§ **SELECTED EXTRACT**:
======
And then, of course, there are writers like Pat Rothfuss and George R.R. Martin, versus some self-published authors who bring out books at a staggering rate. I really don’t have accurate numbers here.

But there we are – for the sake of argument, let’s say six to nine months is a reasonable time frame to write a book in. That’s from go to woe, outlining to first draft to edited version, through beta readers, everything. It’s also imagining that the author works on only one project through the whole time they’re writing, without taking, say, the time beta readers spend reading the project to work on outlining another book. Let’s also imagine that the book is roughly 90,000 words long.

That’s a very large time commitment. And any author will tell you that they never quite feel like the book is ready by the time it’s released; you eventually have to just let it go. You’ll also probably hear about deadlines, especially for editing.

So keep in mind that I’m in no way saying that novel writers are never pressed for time or never having to sacrifice completion due to time constraints.
======
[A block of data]
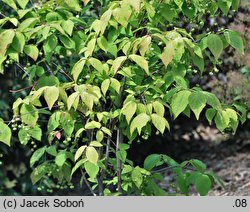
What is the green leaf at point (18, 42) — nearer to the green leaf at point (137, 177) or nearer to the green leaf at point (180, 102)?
the green leaf at point (180, 102)

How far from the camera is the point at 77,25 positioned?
360 centimetres

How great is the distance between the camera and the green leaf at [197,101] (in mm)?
2814

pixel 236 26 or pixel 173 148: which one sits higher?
pixel 236 26

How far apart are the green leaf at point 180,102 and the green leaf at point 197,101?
24 mm

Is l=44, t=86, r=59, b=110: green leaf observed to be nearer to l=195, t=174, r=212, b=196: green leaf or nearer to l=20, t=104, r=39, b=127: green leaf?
l=20, t=104, r=39, b=127: green leaf

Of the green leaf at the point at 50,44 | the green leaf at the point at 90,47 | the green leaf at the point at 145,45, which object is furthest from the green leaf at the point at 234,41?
the green leaf at the point at 50,44

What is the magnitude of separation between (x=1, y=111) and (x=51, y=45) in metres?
2.54

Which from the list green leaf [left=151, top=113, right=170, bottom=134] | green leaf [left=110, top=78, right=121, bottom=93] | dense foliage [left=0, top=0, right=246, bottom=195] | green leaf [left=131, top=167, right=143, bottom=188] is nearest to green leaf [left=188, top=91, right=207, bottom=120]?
dense foliage [left=0, top=0, right=246, bottom=195]

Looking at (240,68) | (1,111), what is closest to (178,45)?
(1,111)

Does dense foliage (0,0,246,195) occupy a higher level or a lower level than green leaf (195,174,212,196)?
higher

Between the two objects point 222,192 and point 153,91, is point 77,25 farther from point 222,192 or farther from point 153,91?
point 222,192

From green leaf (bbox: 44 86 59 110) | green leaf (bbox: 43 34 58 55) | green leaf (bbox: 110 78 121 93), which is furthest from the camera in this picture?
green leaf (bbox: 43 34 58 55)

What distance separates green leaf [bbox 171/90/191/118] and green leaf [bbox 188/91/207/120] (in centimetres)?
2

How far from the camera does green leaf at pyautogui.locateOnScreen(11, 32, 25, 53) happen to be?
9.70 ft
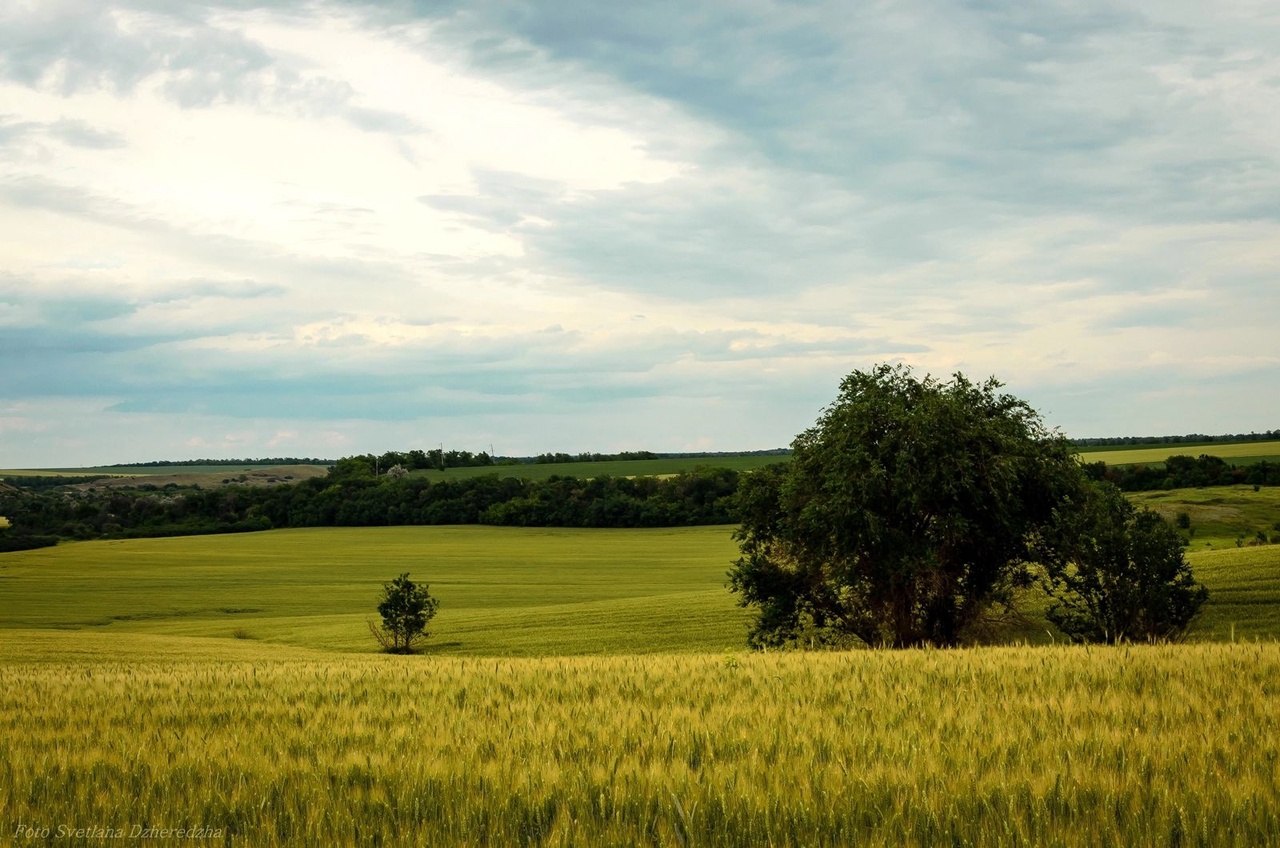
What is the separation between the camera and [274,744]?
727 cm

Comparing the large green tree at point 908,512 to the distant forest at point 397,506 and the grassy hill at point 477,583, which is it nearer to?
the grassy hill at point 477,583

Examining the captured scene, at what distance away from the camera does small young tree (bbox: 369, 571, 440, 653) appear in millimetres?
46375

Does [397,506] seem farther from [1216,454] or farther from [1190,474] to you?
[1216,454]

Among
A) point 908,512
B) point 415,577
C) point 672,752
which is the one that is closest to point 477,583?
point 415,577

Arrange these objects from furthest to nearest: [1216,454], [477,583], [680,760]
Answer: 1. [1216,454]
2. [477,583]
3. [680,760]

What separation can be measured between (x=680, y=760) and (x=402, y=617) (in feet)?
140

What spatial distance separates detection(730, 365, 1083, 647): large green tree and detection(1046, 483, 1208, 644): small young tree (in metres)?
1.39

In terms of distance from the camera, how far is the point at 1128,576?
86.0 ft

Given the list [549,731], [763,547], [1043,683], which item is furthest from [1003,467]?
[549,731]

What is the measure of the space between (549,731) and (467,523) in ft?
412

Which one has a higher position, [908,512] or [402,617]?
[908,512]

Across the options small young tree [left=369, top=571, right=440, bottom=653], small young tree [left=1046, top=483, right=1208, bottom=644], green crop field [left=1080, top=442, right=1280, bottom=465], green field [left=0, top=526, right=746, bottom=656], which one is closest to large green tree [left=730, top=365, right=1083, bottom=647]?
small young tree [left=1046, top=483, right=1208, bottom=644]

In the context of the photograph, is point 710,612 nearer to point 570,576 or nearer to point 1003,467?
point 1003,467

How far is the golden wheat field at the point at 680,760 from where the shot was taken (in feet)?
15.9
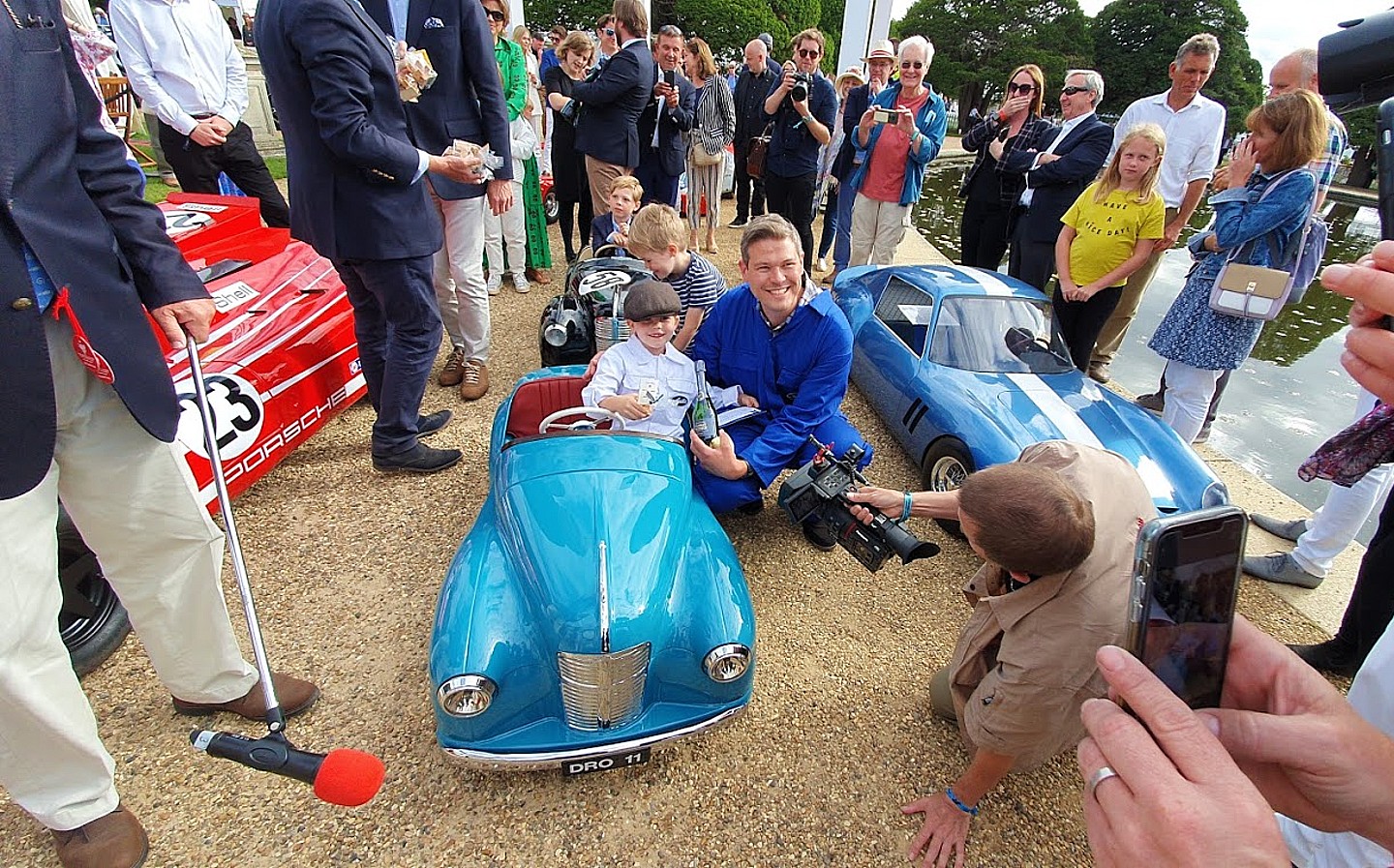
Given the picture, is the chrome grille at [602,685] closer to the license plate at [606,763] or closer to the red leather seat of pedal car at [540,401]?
the license plate at [606,763]

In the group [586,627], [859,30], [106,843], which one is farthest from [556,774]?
[859,30]

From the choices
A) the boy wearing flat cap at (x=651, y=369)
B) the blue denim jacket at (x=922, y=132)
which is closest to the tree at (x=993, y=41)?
the blue denim jacket at (x=922, y=132)

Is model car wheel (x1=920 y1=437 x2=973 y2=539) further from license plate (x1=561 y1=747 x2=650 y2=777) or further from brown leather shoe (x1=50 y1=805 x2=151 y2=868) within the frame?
brown leather shoe (x1=50 y1=805 x2=151 y2=868)

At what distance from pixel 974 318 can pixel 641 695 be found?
3.39 m

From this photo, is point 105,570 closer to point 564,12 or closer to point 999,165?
point 999,165

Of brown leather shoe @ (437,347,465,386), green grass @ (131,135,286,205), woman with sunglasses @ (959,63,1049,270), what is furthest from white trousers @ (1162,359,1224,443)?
green grass @ (131,135,286,205)

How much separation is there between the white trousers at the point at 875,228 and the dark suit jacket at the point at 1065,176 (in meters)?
1.43

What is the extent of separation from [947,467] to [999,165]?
3.36 metres

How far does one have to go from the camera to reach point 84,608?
250 centimetres

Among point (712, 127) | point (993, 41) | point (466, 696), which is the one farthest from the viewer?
point (993, 41)

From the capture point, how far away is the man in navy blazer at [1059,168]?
505 cm

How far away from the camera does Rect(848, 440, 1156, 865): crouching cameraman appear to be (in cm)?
167

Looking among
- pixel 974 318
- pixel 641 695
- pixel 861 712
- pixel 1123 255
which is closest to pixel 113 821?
pixel 641 695

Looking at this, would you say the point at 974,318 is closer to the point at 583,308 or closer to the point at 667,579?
the point at 583,308
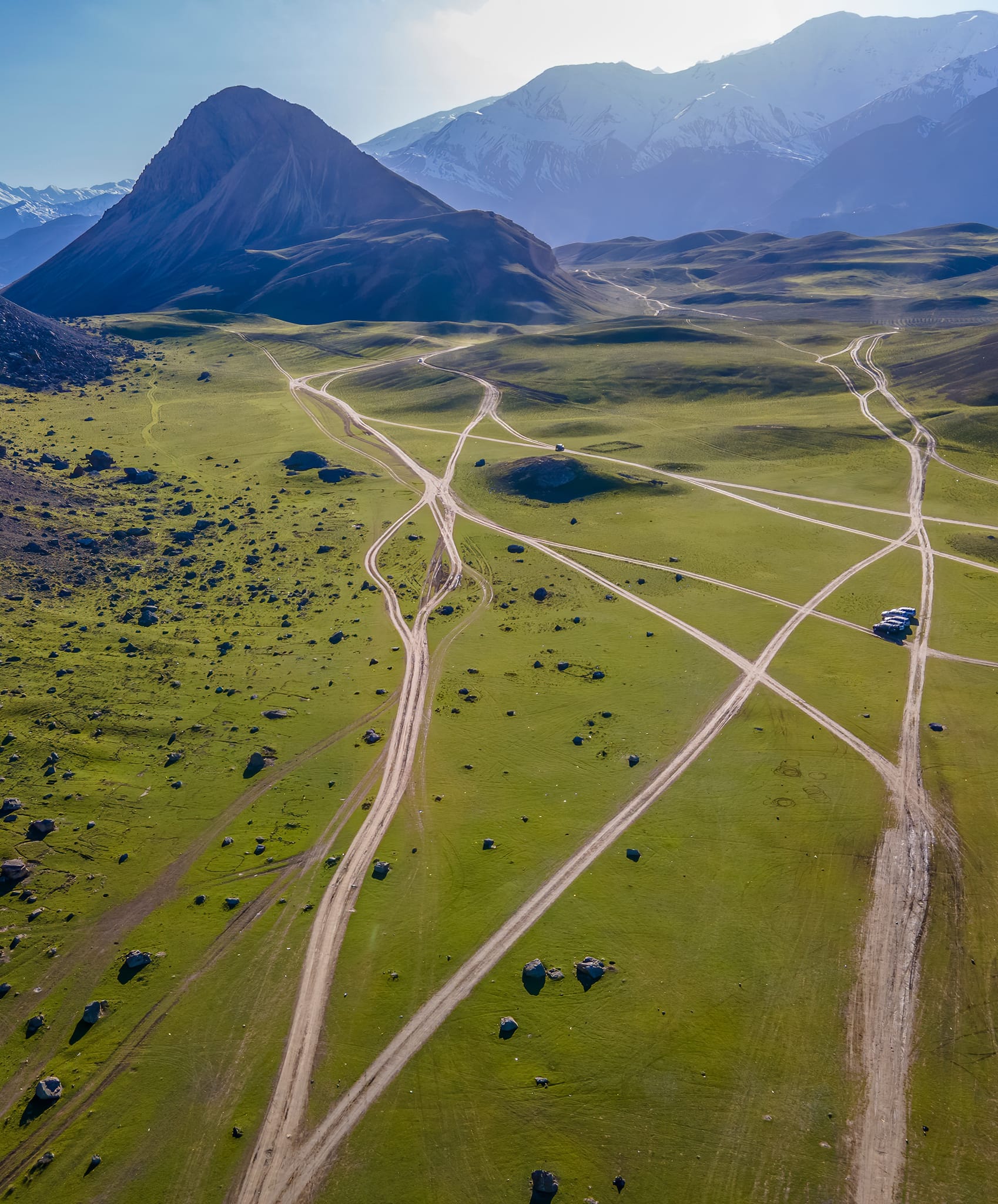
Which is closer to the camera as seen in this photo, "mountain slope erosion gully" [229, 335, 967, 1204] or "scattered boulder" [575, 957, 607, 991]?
"mountain slope erosion gully" [229, 335, 967, 1204]

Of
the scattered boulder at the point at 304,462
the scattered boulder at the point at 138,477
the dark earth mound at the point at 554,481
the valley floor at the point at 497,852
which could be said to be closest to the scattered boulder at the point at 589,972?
the valley floor at the point at 497,852

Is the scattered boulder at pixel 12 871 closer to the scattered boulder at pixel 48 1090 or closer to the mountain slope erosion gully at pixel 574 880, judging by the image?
the scattered boulder at pixel 48 1090

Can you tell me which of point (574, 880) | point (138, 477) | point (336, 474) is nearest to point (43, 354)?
point (138, 477)

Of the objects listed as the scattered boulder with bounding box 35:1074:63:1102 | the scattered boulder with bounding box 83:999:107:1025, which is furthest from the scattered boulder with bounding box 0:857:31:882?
the scattered boulder with bounding box 35:1074:63:1102

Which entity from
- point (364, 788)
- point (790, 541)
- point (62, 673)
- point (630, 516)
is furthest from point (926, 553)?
point (62, 673)

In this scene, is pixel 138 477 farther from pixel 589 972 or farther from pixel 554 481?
pixel 589 972

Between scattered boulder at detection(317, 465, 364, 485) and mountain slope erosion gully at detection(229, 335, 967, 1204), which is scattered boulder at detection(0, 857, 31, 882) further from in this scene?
scattered boulder at detection(317, 465, 364, 485)

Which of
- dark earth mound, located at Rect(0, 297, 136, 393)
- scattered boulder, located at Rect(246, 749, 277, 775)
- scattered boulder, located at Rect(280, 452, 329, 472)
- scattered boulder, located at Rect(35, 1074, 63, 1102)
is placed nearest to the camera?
scattered boulder, located at Rect(35, 1074, 63, 1102)
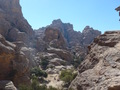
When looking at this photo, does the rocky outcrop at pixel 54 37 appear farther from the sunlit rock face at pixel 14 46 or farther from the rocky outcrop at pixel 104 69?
the rocky outcrop at pixel 104 69

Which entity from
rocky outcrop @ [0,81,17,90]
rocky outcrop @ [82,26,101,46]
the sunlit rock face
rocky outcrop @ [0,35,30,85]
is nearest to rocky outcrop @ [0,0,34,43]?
the sunlit rock face

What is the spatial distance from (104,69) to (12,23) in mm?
70540

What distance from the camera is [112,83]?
904 cm

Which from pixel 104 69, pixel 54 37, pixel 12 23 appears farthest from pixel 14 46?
pixel 54 37

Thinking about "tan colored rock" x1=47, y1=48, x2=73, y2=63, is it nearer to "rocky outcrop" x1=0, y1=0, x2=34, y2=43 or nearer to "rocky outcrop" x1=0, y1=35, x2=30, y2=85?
"rocky outcrop" x1=0, y1=0, x2=34, y2=43

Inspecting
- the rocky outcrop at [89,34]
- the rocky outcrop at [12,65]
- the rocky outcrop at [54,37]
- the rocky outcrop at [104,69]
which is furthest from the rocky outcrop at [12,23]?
the rocky outcrop at [89,34]

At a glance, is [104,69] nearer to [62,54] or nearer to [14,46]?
[14,46]

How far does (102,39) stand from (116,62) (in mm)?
5717

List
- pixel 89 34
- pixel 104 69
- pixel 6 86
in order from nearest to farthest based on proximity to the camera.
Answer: pixel 104 69 < pixel 6 86 < pixel 89 34

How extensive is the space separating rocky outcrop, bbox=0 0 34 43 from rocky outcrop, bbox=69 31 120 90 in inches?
======
§ **PROBLEM TO WORK ON**:
Carry on the passage about how long it takes to write a novel, picking up right after its final sentence.

§ **RESPONSE TO THE TASK**:
However, the visual media very clearly suffer from production restraints in a way that books simply don’t. It’s not uncommon, watching shows (especially animated ones) to be able to tell where the budget was allocated throughout the show – there are often one or two episodes where the animation just isn’t as smooth, where the characters go off-model more frequently, or where the writers just didn’t have time to think the script through, so it feels lazy and phoned-in. One of the problems very common for producers of video games is deciding on what features need to be cut so that the game can make it out on launch day.

Novels tend to be much more uniform. When they’re rushed, the book as a whole suffers, not just one aspect of it. You can tell a rushed story because it has plot holes and poor plotting all the way through it, not in just one or two scenes, or in one or two aspects.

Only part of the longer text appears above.